Trump on TV. He lost, but how did he reach so many people? Photo source: washingtonpost.com.
Trump on TV. He lost, but how did he reach so many people? Photo source: washingtonpost.com.

 

“Sparks”
by Thomas Pletcher

It’s early November, Monday I think, and I’m driving my beat-up bike around Winwood feeling chilly in my thin denim jacket and trying to figure out what to do next. I’m going to need to find work at some point but that becomes harder to do when the weather turns cold. There are some construction jobs going on—there are plenty of new houses being built—but the crews are usually locked in by this time of year. And I don’t feel like doing scut work on someone’s fancy-ass house project anyway, especially once it starts snowing. Plus there’s the masks and the distancing and all.

This is an election year, not that that means anything.

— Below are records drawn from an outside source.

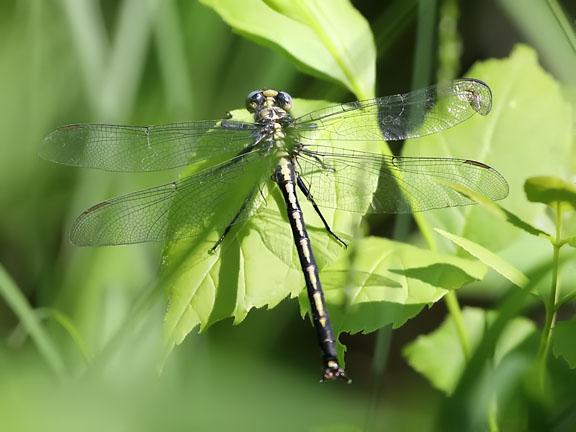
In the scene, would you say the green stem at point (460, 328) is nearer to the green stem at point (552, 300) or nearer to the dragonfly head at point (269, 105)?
the green stem at point (552, 300)

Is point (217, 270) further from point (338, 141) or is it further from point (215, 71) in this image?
point (215, 71)

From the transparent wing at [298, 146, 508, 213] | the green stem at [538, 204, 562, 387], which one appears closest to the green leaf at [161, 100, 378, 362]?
the transparent wing at [298, 146, 508, 213]

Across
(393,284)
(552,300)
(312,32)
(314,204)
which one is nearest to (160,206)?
(314,204)

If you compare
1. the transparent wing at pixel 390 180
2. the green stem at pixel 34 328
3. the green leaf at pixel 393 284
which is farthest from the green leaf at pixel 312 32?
the green stem at pixel 34 328

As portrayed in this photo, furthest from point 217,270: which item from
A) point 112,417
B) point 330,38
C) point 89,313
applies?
point 89,313

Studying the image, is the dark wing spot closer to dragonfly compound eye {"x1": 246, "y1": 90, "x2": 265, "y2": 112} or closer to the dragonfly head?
the dragonfly head

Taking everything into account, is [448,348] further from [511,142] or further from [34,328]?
[34,328]
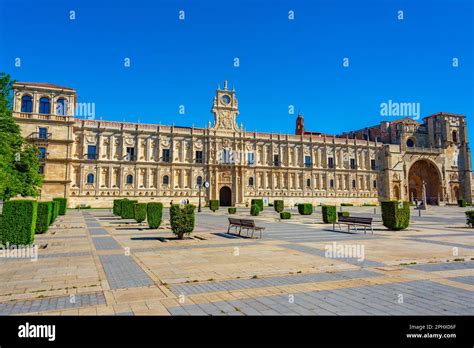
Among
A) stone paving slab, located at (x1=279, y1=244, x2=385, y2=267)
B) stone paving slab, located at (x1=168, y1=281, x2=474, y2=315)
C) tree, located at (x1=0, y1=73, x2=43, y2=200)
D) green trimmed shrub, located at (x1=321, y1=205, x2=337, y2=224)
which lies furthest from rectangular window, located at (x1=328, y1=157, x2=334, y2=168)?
stone paving slab, located at (x1=168, y1=281, x2=474, y2=315)

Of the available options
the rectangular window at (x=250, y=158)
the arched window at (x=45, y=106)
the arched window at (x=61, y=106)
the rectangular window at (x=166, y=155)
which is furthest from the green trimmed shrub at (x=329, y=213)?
the arched window at (x=45, y=106)

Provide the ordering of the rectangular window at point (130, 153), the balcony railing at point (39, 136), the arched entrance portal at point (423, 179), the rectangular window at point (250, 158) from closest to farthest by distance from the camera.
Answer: the balcony railing at point (39, 136) < the rectangular window at point (130, 153) < the rectangular window at point (250, 158) < the arched entrance portal at point (423, 179)

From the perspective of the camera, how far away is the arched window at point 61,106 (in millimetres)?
40531

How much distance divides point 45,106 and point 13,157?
2137 cm

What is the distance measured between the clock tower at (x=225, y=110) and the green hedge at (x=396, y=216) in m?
37.5

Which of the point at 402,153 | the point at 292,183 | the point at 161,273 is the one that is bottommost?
the point at 161,273

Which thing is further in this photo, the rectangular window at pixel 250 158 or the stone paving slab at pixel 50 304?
the rectangular window at pixel 250 158

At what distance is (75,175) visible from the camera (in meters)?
42.8

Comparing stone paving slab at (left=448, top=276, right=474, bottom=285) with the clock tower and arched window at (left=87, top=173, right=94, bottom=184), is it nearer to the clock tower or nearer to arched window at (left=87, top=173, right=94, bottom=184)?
arched window at (left=87, top=173, right=94, bottom=184)

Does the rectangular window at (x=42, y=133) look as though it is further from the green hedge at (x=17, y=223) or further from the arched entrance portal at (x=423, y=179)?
the arched entrance portal at (x=423, y=179)
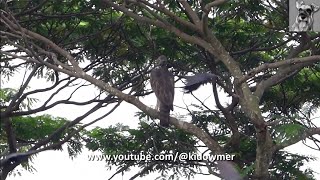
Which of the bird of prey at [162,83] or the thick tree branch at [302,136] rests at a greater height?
the bird of prey at [162,83]

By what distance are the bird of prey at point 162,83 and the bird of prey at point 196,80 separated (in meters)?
0.20

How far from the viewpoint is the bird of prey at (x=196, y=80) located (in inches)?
251

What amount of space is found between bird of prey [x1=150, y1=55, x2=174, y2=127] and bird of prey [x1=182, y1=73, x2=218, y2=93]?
200mm

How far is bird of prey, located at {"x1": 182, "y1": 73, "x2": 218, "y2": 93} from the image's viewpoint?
639 cm

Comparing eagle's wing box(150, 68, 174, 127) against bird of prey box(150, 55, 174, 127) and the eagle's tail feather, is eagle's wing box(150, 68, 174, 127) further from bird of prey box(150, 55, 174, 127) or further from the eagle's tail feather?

I’m thinking I could really use some oxy, or at the very least a six-pack, but I’m strapped as usual. I’ve only got one pill left and I don’t want to use it until I know I can get more. I don’t have a lot of money left, either. Then it occurs to me that Carl Stolz, my hard-hearted dealer, might take something other than cash if I can come up with the right something—some nice jewelry, maybe, or a big chunky watch. At this point I’m rounding the steep wide curve going up Circus Road when I see a white Tesla SUV with some smug-looking fuck behind the wheel turn out of his long driveway and head down the hill.

Well, well, I ask myself, who’s this? Probably the guy who owns that big new house. I throw a quick glance at the driver as the Tesla slides by but the stuck-up bastard just keeps his eyes on the curving road. I slow slightly and my piece-of-shit Kawasaki starts belching even louder but as far as Mr. Tesla is concerned I simply don’t exist. Once he rounds the curve and disappears down the hill I cut my engine and pull the bike into the short driveway of a smaller house across the way.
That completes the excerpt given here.